Initial results from the by-elections held for 35 national and provincial assembly seats on Sunday show that the country is still evenly divided between the PTI and the PML-N. Of the 11 seats for the National Assembly, both parties won on four seats each. The PML-N is likely to pick up five seats in the Punjab Assembly and one in the Khyber Pakhtunkhwa Assembly with the PTI getting four and five respectively. While the overall balance of power in the National Assembly and the Punjab Assembly has not been changed by these results, the PML-N will be by far the happier of the two parties. It has cut into the PTI’s majority and picked up seats that the PTI had won in the general elections. Of particular concern to the ruling party will be the fact that it lost two of the four seats that had to be vacated by Prime Minister Imran Khan. Imran’s narrow win by 600 votes over Khawaja Saad Rafique in the NA-131 constituency in Lahore turned into a 10,000-vote win for Rafique over Musharraf-era holdover Humayun Akhtar Khan. The seat Imran vacated from Bannu was won by the MMA. This shows that the PTI is still overly reliant on the personal popularity of Imran and does not have the bench strength of other parties. Information Minister Fawad Chaudhry blamed the barring of Imran Khan from active campaigning by the Election Commission of Pakistan for the relatively poor results. Although he meant it as a justification, it is actually an indictment of the lack of depth in the party.

The turnaround could also indicate a slight souring on the PTI as its heady promises of instant gains have not yet been fulfilled. It was equally telling that almost all the candidates put up by the PTI were relatives of those who had vacated their seats.
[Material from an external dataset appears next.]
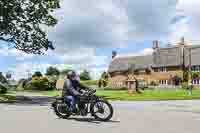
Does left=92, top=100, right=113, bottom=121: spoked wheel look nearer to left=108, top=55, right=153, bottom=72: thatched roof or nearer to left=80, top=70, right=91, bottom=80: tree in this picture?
left=108, top=55, right=153, bottom=72: thatched roof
There has been grumbling from grassroots workers of the party that they are being ignored in favour of ‘electables’ and the by-elections seem to confirm that. The PML-N was at a real disadvantage in the by-elections as its chief Shahbaz Sharif is imprisoned and former prime minister Nawaz Sharif was not even allowed to cast his vote because he did not have his CNIC. That it still out-performed the PTI is a sign that the government may be weaker than previously thought. The PTI’s honeymoon period is now over and if it wants to retain its support it will have to move beyond promises and deliver actual results.